| SET OF TASKS |
• a. Decide whether each statement agrees with the review of "The Gambler's Anatomy." Answer yes or no for each, and quote the exact words from the review that settle it. (i) The reviewer has already read the first four of Lethem's books. (ii) The protagonist's game of skill is backgammon. (iii) Alex Bruno comes from a family in Oakland.
• b. Write the next part of the review of "The Gambler's Anatomy," picking up right after its final sentence.

| GIVEN TEXT |
Tuesday, April 11, 2017

Jonathan Lethem: "The Gambler's Anatomy"


Soooo...this is a great book.

Lethem is kind of a wunderkind, god among men in my humble and very reserved opinion.  He has written a veritable plethora (God I love that word) of excellent fiction.

I confess that I have not read the first 4 books but I assure you that I will just to see how he game to his gifts of storytelling and commentary.  This book is just...powerful and creepy and compelling.  I was reading it while at the same time pre-reading Richard Dooling's new book which should come out late this year or early 2018.  it was nice to drop in and out of each. The thing about Lethem is no matter how mundane, provocative or tortured the subject matter... he amazes.  Not in the "look no hands!" type way of "look at me...LOOK AT ME!" prose but in a...wow...beautiful type way.  

So... a gambler?  Is there any more that needs to be said about this?  Can something more be gleaned from the subject that Dostoevsky or perhaps the movie "Rounders" didn't give me?  So, I was suspicious and perhaps even annoyed when I find out that the protagonists game of skill was...wait for it... BACKGAMMON!
I don't know if you have an opinion about backgammon.  It battles perhaps mahjong's for the sleepy, elitist factor but evidently... there is a lot more to it.  Additionally... evidently... a lot more to it.  Who new?  Who cares?  Well, you will.

Our main hero is a guy names Alex Bruno.  A rough and tumble quant from a single mom/addict/family in Oakland who hooks up with a gambling pimp of less than clear sexuality and they travel the world looking for whales who want the thrill of playing high stakes backgammon against the best in the world.

| SUPPLIED MATERIAL |
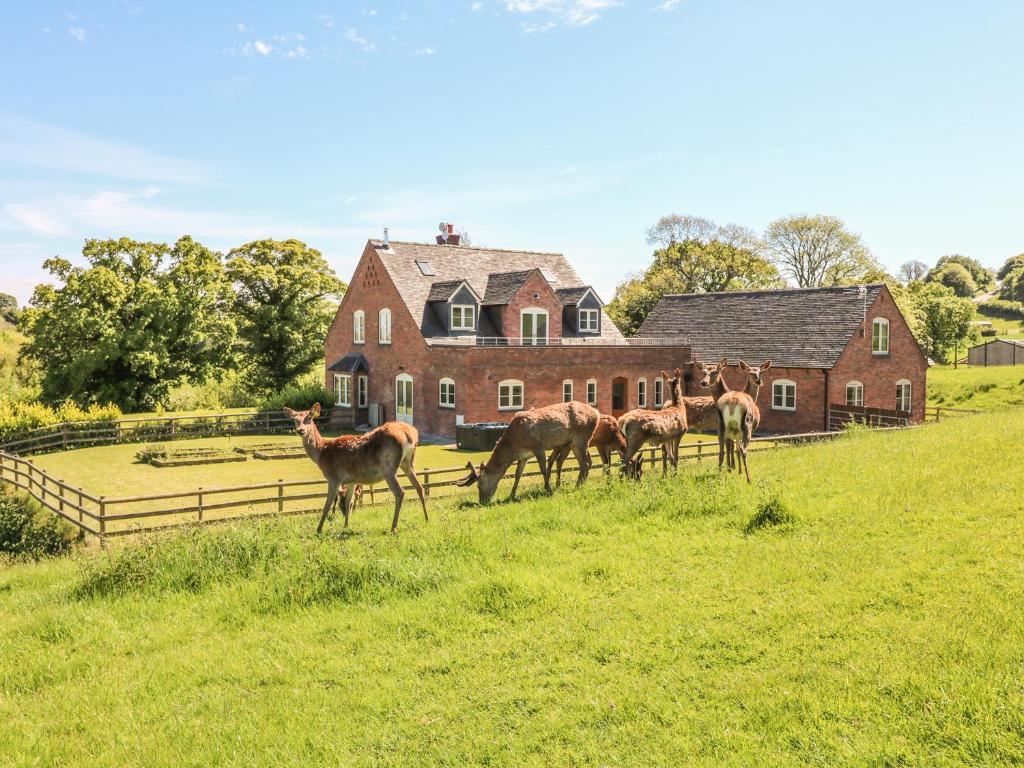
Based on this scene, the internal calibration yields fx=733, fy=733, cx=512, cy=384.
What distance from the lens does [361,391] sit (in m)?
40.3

--

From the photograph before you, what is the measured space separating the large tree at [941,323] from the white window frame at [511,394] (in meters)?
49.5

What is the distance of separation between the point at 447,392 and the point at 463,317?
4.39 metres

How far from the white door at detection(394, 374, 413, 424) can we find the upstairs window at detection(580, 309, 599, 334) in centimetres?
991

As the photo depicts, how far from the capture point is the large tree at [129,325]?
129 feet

==

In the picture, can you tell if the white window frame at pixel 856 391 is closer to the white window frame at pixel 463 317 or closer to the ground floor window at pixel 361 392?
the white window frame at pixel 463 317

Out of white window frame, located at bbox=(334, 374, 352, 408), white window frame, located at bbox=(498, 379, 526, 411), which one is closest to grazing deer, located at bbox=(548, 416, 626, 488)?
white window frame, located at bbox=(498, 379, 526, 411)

| TASK-BY-TASK RESULTS |
• a.
(i) No: "I confess that I have not read the first 4 books"
(ii) Yes: "the protagonists game of skill was...wait for it... BACKGAMMON!"
(iii) Yes: "A rough and tumble quant from a single mom/addict/family in Oakland"

• b.
it is vaguely interesting as a concept because it is so weird.  This is not a Vegas story.  This is not even "The Hangover" 2 or 3.  This is first class, brilliantly written literature... about backgammon.  Needless to say our hero is handsome, talented, leads a glamorous life and is deeply...deeply troubled.  In Thailand while fishing for a particularly evil whale he runs across and old high school classmate in the form of an ugly American traveling abroad with his somewhat hot (but way out of his league at first glance) girlfriend.  Some hi jinks ensue and we learn this guy, post high school blew up the gaming world and owns chucks of Oakland and has a fast food hamburger chain and a geeky gamer store and is worth...Trump like dollars (meaning hundreds of millions.  They part...oddly.

Our hero has been having some headaches.  He also has a gift of some minor mind reading which gives him something of an advantage.  he goes to Hamburg for his latest whale, meets a deeply troubled young lady and starts his game but collapses...has a seizure...goes to hospital... gets diagnosed with horrendous tumor and... loses everything.  Without giving too much a way there is another girl in Germany, a major surgery providing troubling results, a trip back to Oakland at the largess of his childhood acquaintance and a sick relationship/rivalry/employer/employee thing that keeps you reading.  The childhood friend is a beyond creepy, megalomaniac and is just...personally clueless evil to our protagonists blank slate.  Our hero is especially vulnerable post surgery and out of weird science experiment manipulation the childhood friend hooks him back up with the Hamburg girl for... oddness. The most intriguing character ends up being the Dude who cooks hamburgers at a local shop that competes with the other guys chain.  Things go down and down in Oakland where our hero continues his "losing streak" and it builds to a seriously ambiguous but exciting climax.

This book asks a lot of questions about money, aging, looks and life's big questions.  He does not provide the answers to the big questions but if you don't find yourself examining your own (or my own) mundane life a little more closely... well then you are just not paying attention.  Read this. It is just really well done and kind of fun...and creepy...and fun.